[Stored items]
◇ ◇ ◇ ◇ ◇

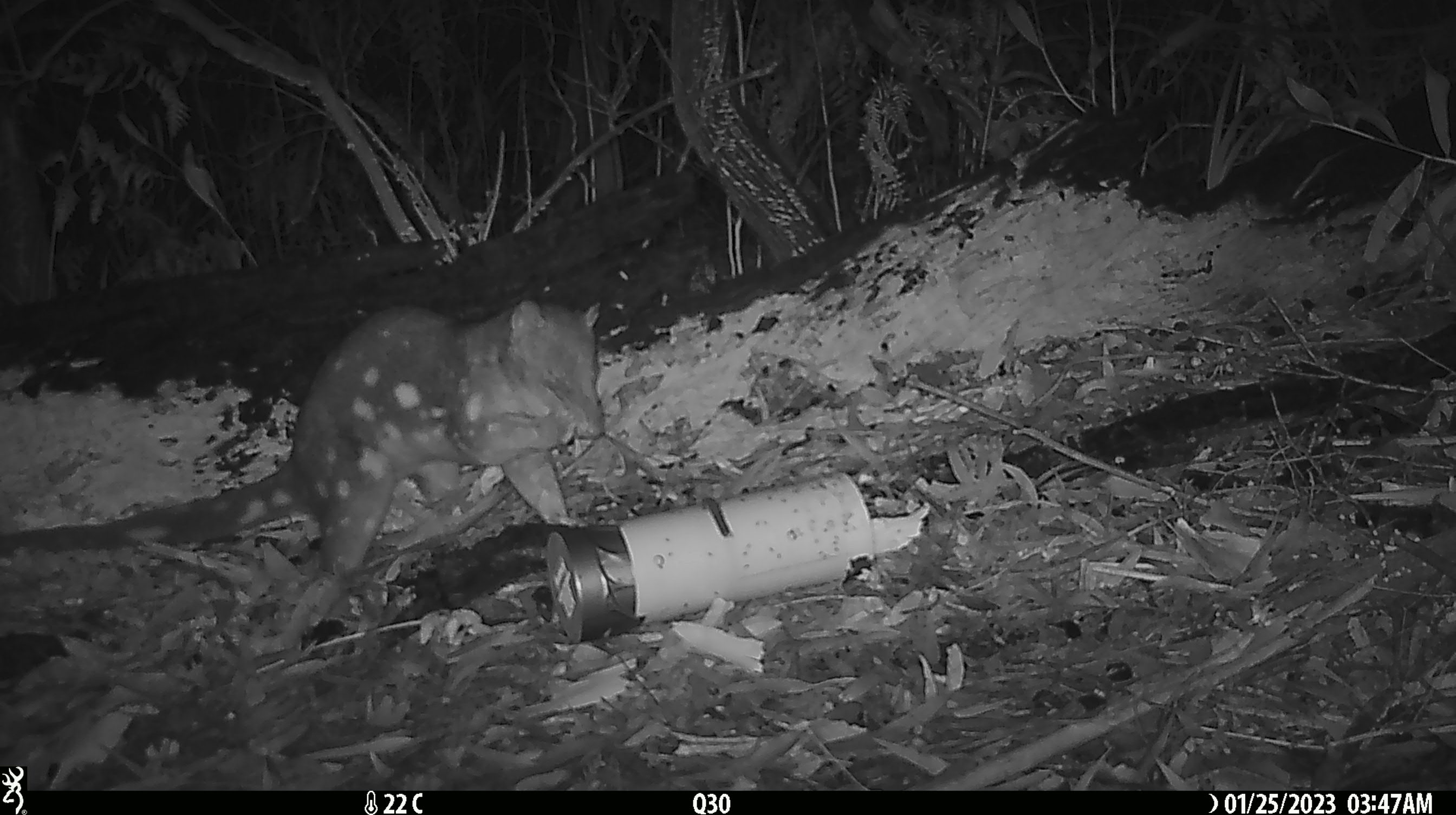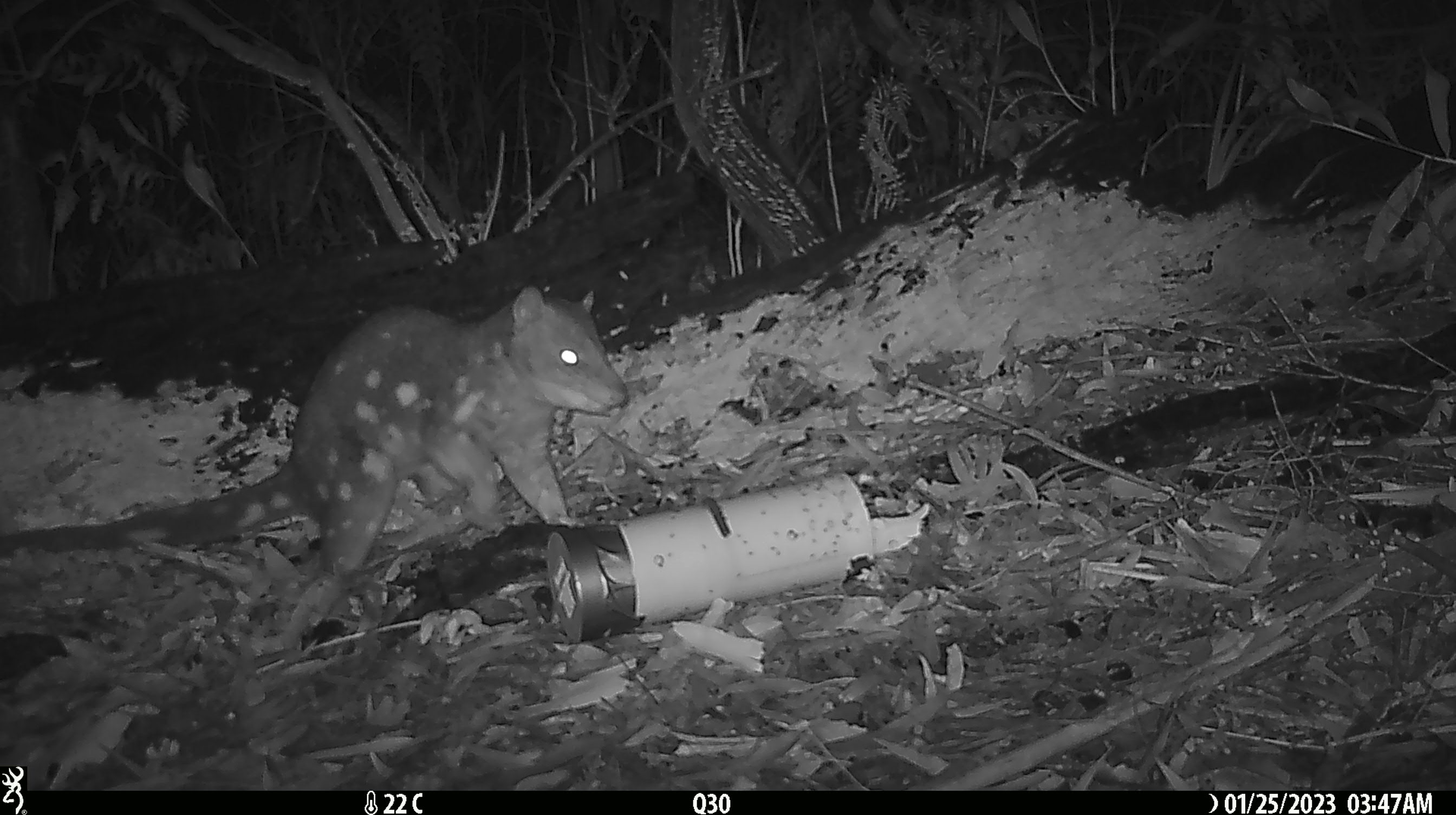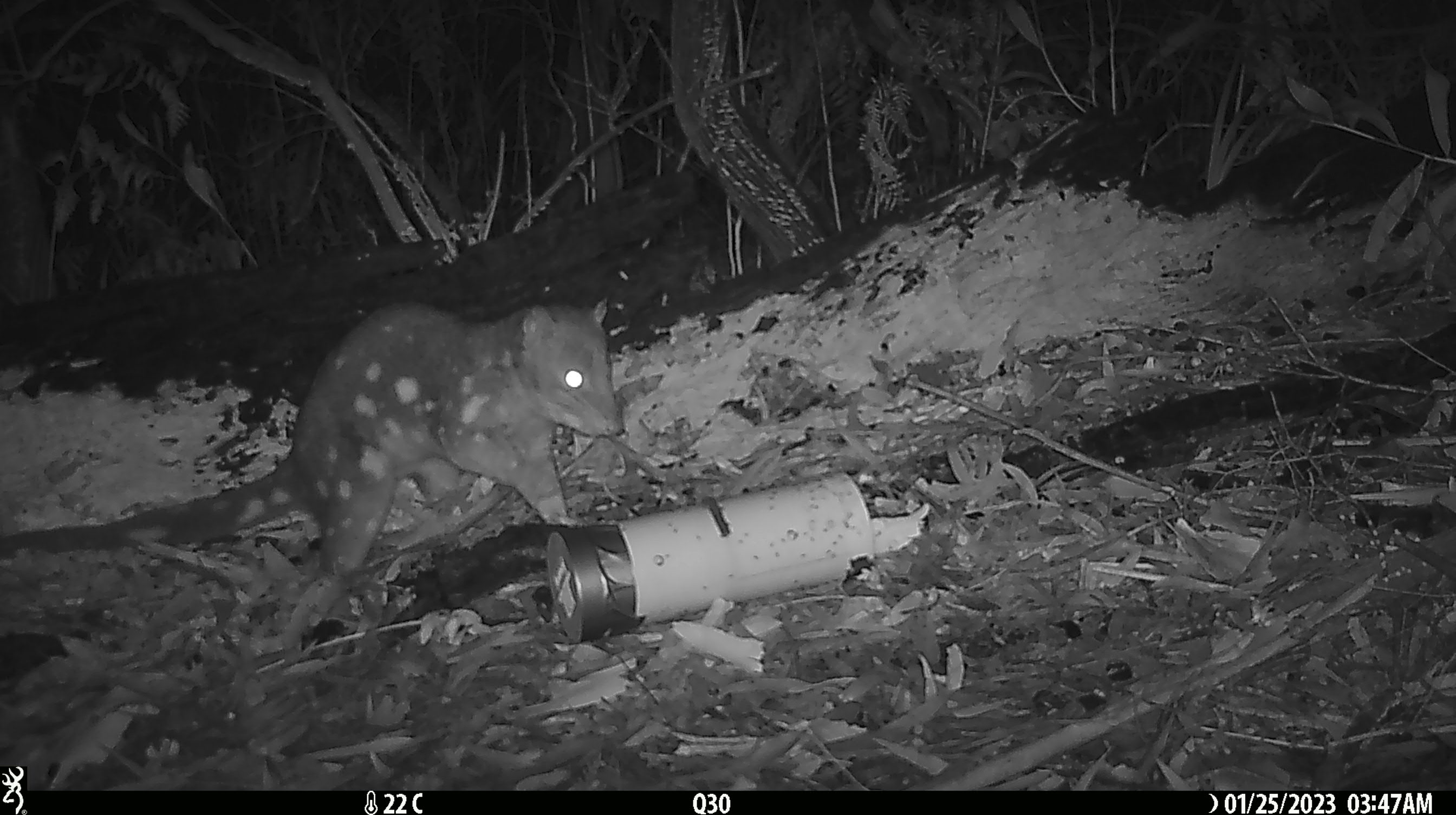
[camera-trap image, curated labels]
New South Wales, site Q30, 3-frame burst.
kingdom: Animalia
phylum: Chordata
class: Mammalia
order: Dasyuromorphia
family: Dasyuridae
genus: Dasyurus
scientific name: Dasyurus maculatus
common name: spotted-tailed quoll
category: quoll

◇ ◇ ◇ ◇ ◇

* [Task description]: Output the entries exactly as they appear, with no pictures included.

* [Response]:
[camera-trap image, curated labels]
New South Wales, site Q30, 3-frame burst.
kingdom: Animalia
phylum: Chordata
class: Mammalia
order: Dasyuromorphia
family: Dasyuridae
genus: Dasyurus
scientific name: Dasyurus maculatus
common name: spotted-tailed quoll
category: quoll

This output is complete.